SET PROBLEM 1:
In the passage on the Maybe monad, which F# type is the Maybe monad said to correspond to?
SET PROBLEM 2:
Reproduce part of the passage on the Maybe monad word for word. Begin at the words "For those of" and stop after "solution presented below.".
SET PROBLEM 3:
Supply the next part of the passage on the Maybe monad, starting after its final sentence.

SOURCE:
The code presented above contains a lot of excess data – for example, person.Address.PostCode is mentioned twice. There’s nothing incorrect about the code per se, it just has a bit too many symbols. To sum up, we want our code to communicate better that

  • If the value is null, no further evaluations should be done; if the value is not null, then this is the value we’re going to work with
  • If we perform some action, it only happens on a valid object

So what am I suggesting? I propose that we create a fluent interface that will satisfy the above conditions without any nesting. To do that, we are going to employ the Maybe monad.

For those of you who know F#, the Maybe monad will be familiar as the Option type. For C# developers, let’s just assume that you can have variable that either have Some value or no value (None). Of course, C# doesn’t directly support this none-some duality except by using null. Which is precisely why I’m proposing the chained extension solution presented below.

DATA SUPPLIED:
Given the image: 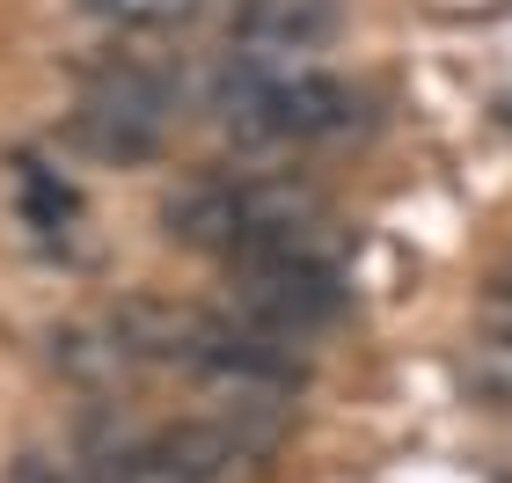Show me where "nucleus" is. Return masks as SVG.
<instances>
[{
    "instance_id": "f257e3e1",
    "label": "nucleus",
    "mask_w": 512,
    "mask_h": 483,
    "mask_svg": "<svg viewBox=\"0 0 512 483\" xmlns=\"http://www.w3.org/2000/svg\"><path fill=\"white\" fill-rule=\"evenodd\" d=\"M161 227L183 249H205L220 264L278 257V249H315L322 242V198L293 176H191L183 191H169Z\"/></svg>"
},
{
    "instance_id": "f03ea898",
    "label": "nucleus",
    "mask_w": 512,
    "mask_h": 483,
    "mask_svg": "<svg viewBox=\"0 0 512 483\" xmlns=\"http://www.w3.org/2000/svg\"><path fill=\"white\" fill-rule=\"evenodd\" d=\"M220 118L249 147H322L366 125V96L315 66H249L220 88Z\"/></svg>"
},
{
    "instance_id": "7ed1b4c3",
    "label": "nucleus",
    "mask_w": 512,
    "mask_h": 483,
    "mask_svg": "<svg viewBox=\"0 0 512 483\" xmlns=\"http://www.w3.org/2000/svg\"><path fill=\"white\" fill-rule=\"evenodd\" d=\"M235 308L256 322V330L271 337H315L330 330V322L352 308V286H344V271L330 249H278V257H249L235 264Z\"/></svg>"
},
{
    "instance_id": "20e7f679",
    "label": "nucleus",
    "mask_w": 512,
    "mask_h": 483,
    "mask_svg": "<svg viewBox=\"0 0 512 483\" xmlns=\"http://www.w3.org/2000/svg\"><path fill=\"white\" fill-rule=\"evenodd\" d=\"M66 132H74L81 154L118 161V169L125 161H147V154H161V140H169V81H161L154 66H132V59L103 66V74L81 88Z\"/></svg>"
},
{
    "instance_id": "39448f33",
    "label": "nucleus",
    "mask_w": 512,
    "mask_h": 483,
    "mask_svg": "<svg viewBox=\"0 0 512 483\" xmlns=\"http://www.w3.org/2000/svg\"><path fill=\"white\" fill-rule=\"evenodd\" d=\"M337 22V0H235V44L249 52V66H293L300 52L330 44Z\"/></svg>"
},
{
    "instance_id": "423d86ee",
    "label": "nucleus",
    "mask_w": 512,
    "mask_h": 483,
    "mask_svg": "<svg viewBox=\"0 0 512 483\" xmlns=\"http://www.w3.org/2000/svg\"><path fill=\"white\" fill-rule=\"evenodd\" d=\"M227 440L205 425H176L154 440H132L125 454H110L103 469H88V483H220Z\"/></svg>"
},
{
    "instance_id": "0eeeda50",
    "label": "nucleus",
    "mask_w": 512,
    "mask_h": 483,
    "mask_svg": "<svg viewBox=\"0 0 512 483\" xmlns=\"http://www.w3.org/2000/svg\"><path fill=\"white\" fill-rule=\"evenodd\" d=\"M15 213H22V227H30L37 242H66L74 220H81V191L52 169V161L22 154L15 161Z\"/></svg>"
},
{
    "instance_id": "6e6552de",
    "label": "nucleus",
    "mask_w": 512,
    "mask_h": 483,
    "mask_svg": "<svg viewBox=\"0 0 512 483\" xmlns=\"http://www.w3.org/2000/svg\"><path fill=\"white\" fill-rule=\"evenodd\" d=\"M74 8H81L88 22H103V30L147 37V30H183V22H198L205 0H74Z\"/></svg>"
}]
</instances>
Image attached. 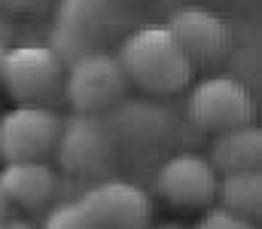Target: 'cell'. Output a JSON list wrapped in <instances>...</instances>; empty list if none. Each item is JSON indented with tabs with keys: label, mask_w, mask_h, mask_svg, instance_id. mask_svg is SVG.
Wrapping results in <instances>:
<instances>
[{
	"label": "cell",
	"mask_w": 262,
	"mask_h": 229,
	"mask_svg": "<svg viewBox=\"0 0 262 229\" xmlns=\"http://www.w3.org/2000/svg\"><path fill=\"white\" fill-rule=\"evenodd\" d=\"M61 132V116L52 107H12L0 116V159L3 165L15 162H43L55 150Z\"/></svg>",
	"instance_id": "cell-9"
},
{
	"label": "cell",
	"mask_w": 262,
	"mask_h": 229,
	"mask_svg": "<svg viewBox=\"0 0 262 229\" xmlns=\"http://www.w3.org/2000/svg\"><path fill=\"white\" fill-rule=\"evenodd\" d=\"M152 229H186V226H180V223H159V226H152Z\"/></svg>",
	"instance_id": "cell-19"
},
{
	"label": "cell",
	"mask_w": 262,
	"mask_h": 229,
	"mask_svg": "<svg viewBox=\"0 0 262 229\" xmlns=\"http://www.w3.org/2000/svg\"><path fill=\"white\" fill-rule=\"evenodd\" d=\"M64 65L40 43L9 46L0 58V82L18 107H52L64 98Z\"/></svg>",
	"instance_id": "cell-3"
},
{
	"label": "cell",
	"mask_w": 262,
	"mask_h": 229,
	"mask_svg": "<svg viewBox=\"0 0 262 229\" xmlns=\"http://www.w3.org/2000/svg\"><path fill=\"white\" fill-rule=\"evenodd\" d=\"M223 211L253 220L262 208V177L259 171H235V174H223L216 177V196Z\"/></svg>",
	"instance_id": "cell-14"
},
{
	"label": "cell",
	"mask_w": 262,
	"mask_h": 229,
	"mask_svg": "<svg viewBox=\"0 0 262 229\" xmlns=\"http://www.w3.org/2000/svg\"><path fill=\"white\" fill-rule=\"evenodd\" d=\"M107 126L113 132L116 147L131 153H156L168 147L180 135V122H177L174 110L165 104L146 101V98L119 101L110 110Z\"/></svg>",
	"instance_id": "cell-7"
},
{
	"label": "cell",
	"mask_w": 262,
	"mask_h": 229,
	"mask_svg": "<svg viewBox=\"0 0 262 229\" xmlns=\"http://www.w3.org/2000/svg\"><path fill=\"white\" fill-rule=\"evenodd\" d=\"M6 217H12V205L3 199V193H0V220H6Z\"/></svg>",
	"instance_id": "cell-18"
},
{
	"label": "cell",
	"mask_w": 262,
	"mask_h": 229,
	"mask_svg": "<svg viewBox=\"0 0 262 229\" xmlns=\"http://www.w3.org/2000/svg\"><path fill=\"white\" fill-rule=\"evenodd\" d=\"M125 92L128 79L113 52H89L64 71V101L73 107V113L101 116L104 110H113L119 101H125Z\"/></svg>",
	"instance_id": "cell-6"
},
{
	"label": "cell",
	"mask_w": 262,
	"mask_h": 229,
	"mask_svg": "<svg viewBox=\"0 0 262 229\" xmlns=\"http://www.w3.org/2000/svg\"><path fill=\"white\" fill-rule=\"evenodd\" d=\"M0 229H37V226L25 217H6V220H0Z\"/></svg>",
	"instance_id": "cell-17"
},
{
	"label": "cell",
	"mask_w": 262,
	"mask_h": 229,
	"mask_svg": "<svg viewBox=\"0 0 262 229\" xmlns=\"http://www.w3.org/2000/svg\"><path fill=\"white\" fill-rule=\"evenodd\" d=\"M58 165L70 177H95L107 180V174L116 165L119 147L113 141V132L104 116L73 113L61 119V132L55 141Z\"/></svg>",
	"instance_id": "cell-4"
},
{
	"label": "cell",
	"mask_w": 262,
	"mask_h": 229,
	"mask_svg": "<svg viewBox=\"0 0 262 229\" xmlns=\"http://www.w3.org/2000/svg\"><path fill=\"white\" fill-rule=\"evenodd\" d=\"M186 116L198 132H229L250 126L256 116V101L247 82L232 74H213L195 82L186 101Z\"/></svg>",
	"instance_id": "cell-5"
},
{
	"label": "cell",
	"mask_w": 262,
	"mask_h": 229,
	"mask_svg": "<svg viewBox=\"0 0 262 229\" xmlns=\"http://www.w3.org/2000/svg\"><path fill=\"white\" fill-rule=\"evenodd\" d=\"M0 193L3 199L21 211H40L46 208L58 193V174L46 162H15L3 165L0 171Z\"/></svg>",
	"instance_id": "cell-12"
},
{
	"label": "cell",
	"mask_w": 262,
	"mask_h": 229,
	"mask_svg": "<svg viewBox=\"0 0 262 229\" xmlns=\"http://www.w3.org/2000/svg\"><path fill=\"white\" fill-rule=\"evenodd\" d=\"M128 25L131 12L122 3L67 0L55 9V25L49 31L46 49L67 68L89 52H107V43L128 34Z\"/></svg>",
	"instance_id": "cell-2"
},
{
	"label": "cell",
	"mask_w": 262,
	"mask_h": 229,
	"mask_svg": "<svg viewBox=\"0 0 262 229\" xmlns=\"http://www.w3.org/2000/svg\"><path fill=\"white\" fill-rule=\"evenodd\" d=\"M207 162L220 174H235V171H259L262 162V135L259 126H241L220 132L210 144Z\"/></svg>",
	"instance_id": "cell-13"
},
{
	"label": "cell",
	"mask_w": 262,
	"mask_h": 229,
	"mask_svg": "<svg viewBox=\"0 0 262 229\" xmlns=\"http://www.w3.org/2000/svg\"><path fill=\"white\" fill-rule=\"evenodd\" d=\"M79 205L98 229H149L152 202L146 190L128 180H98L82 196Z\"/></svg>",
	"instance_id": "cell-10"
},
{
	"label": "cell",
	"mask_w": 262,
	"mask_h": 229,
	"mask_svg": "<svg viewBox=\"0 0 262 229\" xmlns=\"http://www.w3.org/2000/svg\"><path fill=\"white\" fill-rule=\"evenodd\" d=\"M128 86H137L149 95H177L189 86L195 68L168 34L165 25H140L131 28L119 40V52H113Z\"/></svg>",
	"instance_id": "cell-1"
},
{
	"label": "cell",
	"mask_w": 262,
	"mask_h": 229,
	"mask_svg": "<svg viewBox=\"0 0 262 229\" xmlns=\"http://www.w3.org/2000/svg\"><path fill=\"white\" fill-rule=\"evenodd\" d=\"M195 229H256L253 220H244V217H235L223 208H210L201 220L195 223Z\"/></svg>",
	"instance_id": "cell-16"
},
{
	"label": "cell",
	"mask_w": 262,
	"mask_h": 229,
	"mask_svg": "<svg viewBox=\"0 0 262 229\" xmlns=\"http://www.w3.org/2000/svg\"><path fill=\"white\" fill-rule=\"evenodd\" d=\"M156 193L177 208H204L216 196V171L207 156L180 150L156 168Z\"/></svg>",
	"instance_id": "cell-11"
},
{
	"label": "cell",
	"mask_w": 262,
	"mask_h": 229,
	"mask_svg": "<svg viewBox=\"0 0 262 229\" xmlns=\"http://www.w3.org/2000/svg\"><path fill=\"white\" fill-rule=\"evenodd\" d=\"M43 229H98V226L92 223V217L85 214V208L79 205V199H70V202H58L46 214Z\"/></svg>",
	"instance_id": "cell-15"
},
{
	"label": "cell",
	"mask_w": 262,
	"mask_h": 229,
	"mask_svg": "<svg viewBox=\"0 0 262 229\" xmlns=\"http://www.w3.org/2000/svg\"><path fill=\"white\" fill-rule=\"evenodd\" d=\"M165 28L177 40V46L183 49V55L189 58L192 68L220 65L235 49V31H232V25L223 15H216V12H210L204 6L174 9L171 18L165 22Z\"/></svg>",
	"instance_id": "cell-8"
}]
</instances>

WRITTEN REPLY 1:
The Option type.

WRITTEN REPLY 2:
For those of you who know F#, the Maybe monad will be familiar as the Option type. For C# developers, let’s just assume that you can have variable that either have Some value or no value (None). Of course, C# doesn’t directly support this none-some duality except by using null. Which is precisely why I’m proposing the chained extension solution presented below.

WRITTEN REPLY 3:
With

Our primary concern is to do the null checks to ‘shorten’ them so they don’t pollute our code. For that, we’ll define a With() extension method:

public static TResult With<TInput, TResult>(this TInput o, Func<TInput, TResult> evaluator)
  where TResult : class where TInput : class
{
  if (o == null) return null;
  return evaluator(o);
}

The above method can be attached to any type (because TInput is effectively object). As a parameter, this method takes a function which defines the next value in the chain. If we passed null, we get null back. Let’s rewrite our first example using this method:

string postCode = this.With(x => person)
                      .With(x => x.Address)
                      .With(x => x.PostCode);

I suppose, in the above example, we could replace Func<> with Expression<> and try to pull properties, but I’ve seen this done and the resulting code is too slow and it’s also somewhat limiting – it assumes that you’re working with just one object, whereas my Maybe chains can (and do) drag in many objects.

Return

Here comes another piece of syntactic sugar – the Return() method. This method will return the ‘current’ value just like Where() does, but in case null was passed, it will return a different value that we supply. Consider this a kind of «Where() with fallback» method.

public static TResult Return<TInput,TResult>(this TInput o, 
  Func<TInput, TResult> evaluator, TResult failureValue) where TInput: class
{
  if (o == null) return failureValue;
  return evaluator(o);
}

So let’s assume now that, with the absense of a postcode, we want to return, say, string.Empty. Here’s how:

string postCode = this.With(x => person).With(x => x.Address)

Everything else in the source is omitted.